El criminólogo Anthony Platt ha observado que los delitos de la calle no
son solamente fruto de la pobreza extrema. También son fruto de la ética
individualista. La obsesión social del éxito, dice Platt, incide
decisivamente sobre la apropiación ilegal de las cosas. Yo siempre he
escuchado decir que el dinero no produce la felicidad; pero cualquier
televidente pobre tiene motivos de sobra para creer que el dinero produce
algo tan parecido, que la diferencia es asunto de especialistas.

Según el historiador Eric Hobsbawm, el siglo XX puso fin a siete mil años
de vida humana centrada en la agricultura desde que aparecieron los
primeros cultivos, a fines del paleolítico. La población mundial se
urbaniza, los campesinos se hacen ciudadanos. En América Latina tenemos
campos sin nadie y enormes hormigueros urbanos: las mayores ciudades del
mundo, y las más injustas. Expulsados por la agricultura moderna de
exportación, y por la erosión de sus tierras, los campesinos invaden los
suburbios. Ellos creen que Dios está en todas partes, pero por experiencia
saben que atiende en las grandes urbes. Las ciudades prometen trabajo,
prosperidad, un porvenir para los hijos. En los campos, los esperadores
miran pasar la vida, y mueren bostezando; en las ciudades, la vida ocurre,
y llama. Hacinados en tugurios, lo primero que descubren los recién
llegados es que el trabajo falta y los brazos sobran, que nada es gratis y
que los más caros artículos de lujo son el aire y el silencio.
Mientras nacía el siglo XIV, fray Giordano da Rivalto pronunció en
Florencia un elogio de las ciudades. Dijo que las ciudades crecían «porque
la gente tiene el gusto de juntarse». Juntarse, encontrarse. Ahora, ¿quién
se encuentra con quién? ¿Se encuentra la esperanza con la realidad? El
deseo, ¿se encuentra con el mundo? Y la gente, ¿se encuentra con la gente?
Si las relaciones humanas han sido reducidas a relaciones entre cosas,
¿cuánta gente se encuentra con las cosas?

El mundo entero tiende a convertirse en una gran pantalla de televisión,
donde las cosas se miran pero no se tocan. Las mercancías en oferta
invaden y privatizan los espacios públicos. Las estaciones de autobuses y
de trenes, que hasta hace poco eran espacios de encuentro entre personas,
se están convirtiendo ahora en espacios de exhibición comercial.
El shopping center, o shopping mall, vidriera de todas las vidrieras,
impone su presencia avasallante. Las multitudes acuden, en peregrinación,
a este templo mayor de las misas del consumo. La mayoría de los devotos
contempla, en éxtasis, las cosas que sus bolsillos no pueden pagar,
mientras la minoría compradora se somete al bombardeo de la oferta
incesante y extenuante. El gentío, que sube y baja por las escaleras
mecánicas, viaja por el mundo: los maniquíes visten como en Milán o París
y las máquinas suenan como en Chicago, y para ver y oír no es preciso
pagar pasaje. Los turistas venidos de los pueblos del interior, o de las
ciudades que aún no han merecido estas bendiciones de la felicidad
moderna, posan para la foto, al pie de las marcas internacionales más
famosas, como antes posaban al pie de la estatua del prócer en la plaza.

Material recopilado:
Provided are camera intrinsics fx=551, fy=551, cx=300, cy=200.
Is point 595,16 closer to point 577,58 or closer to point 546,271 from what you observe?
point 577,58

Tareas pendientes:
1 > Renombra "Florencia" como "Siena" al reproducir el fragmento, empezando por "Mientras nacía el" y siguiendo hasta "con las cosas?".
2 > Según el fragmento, ¿cuántos años de vida humana centrada en la agricultura terminó el siglo XX, de acuerdo con Eric Hobsbawm?
El material es independiente del fragmento y no guarda relación con él.

Respuestas:
1 >
Mientras nacía el siglo XIV, fray Giordano da Rivalto pronunció en
Siena un elogio de las ciudades. Dijo que las ciudades crecían «porque
la gente tiene el gusto de juntarse». Juntarse, encontrarse. Ahora, ¿quién
se encuentra con quién? ¿Se encuentra la esperanza con la realidad? El
deseo, ¿se encuentra con el mundo? Y la gente, ¿se encuentra con la gente?
Si las relaciones humanas han sido reducidas a relaciones entre cosas,
¿cuánta gente se encuentra con las cosas?

2 > Siete mil años.